The original path-based neural predictor computes the dot product of a vector of weights chosen according to the path leading up to the branch to be predicted. The computation is ahead-pipelined through an array of adders so that the summands for the dot product can be summed before the branch to be predicted is fetched. This scheme was motivated by the need to improve the latency of the perceptron predictor, but it also fortuitously improved accuracy, path information improves the ability of the predictor to find correlations.

We consider an improved path-based neural predictor assuming that the power-intensive constraints on the dot product computation are lifted. We use this improved design later to guide a practical implementation using a combination of analog and digital circuits. However, the analog design makes feasible two modifications to the path-based neural predictor algorithm, which improve its overall accuracy.

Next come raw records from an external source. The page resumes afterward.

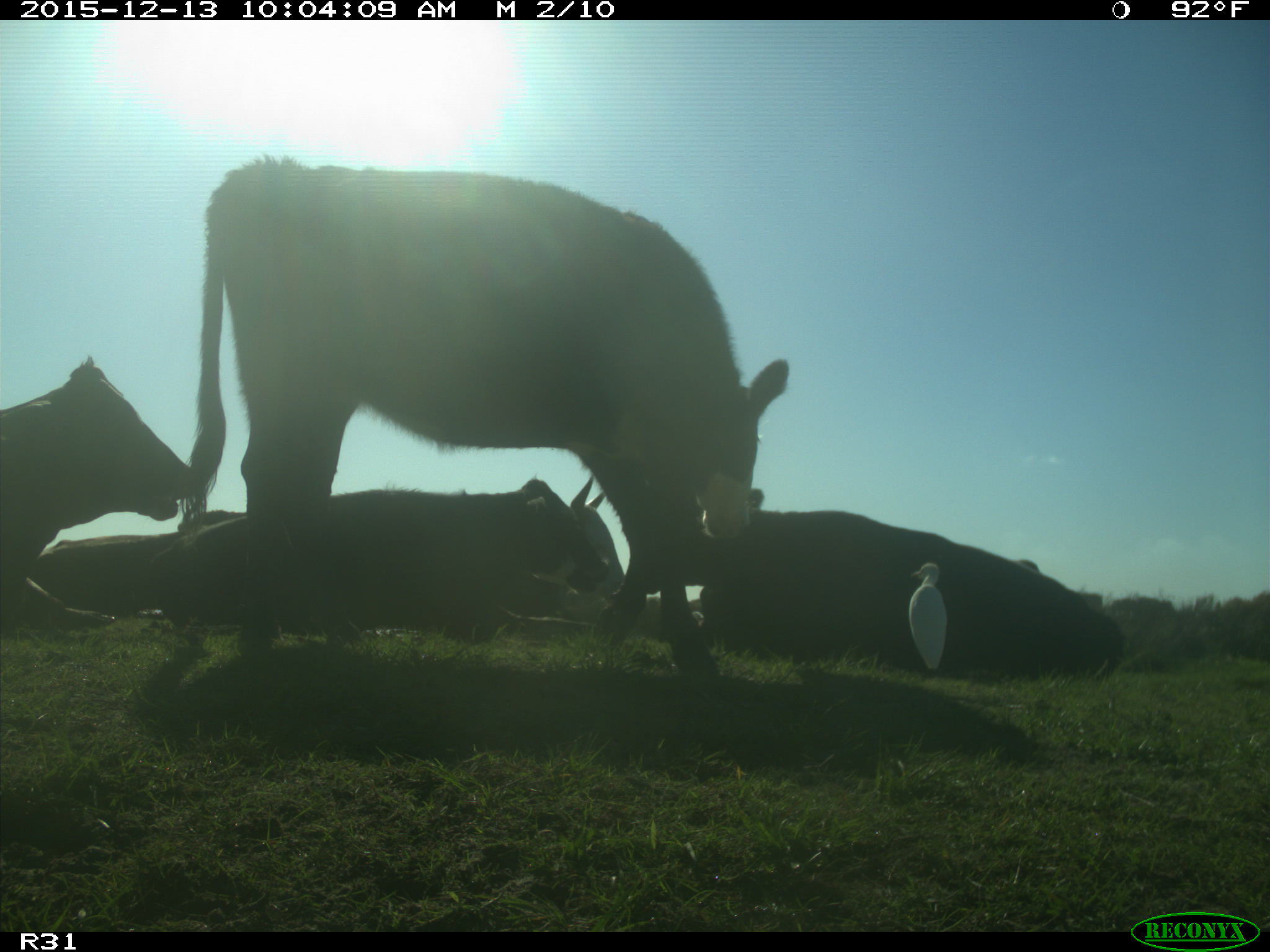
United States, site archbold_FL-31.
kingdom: Animalia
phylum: Chordata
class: Mammalia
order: Artiodactyla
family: Bovidae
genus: Bos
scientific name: Bos taurus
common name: domestic cow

- *No ahead-pipelining:* Ahead-pipelining in the original path-based neural branch predictor led to a loss of potential accuracy because, when the weights are being collected along the path to a branch, it is not clear for which branch they will be used. We will not ahead-pipeline the predictor so we can use information about which branch is being predicted to better choose the weights for that branch. This feature is accomplished by incorporating the address of the branch to be predicted in the hash function used to choose weights.
- Coefficients: Accuracy can be improved by multiplying each weight in the dot product computation by a coefficient. We have found through experimentation that some weights are more correlated with branch outcome than others. Weights related to more recent history tend to have a higher correlation with branch outcome than other weights. Figure 2 illustrates this concept for a perceptron predictor with a history length of 128. The x-axis represents the position in the history of a weight (x = 0 represents the bias weight). The y-axis gives the average correlation coefficient (Pearson's r) between actual branch outcome and the prediction obtained by using only the weight in position x. Clearly, the bias weight has the highest correlation with branch outcome. The first few weights are also highly correlated with branch outcome, while the remaining weights are less correlated.

By multiplying weights with coefficients proportional to their correlation, the predictor's overall accuracy is higher. We compute these coefficients using a function f(i) fitted to the correlation coefficients, also illustrated in Figure 2, which was generated using the publically distributed traces for the CBP-2 competition.

We also modify the organization of the weights. In the original paper, the number of weights vectors was chosen as an arbitrary integer. We restrict this number to a power of two so that the table of weights can easily be implemented using SRAM memories. We group weights into blocks of 8 columns for more efficient addressing, with a separate memory for the bias weights. Thus, instead of having to keep h + 1 separate memories, we keep only h/8 + 1. Figure 3 shows a high-level diagram of the data path for the prediction step. This figure illustrates the components of the algorithm for which digital implementation is infeasible. In the next section we will see how these components can be implemented with analog circuits.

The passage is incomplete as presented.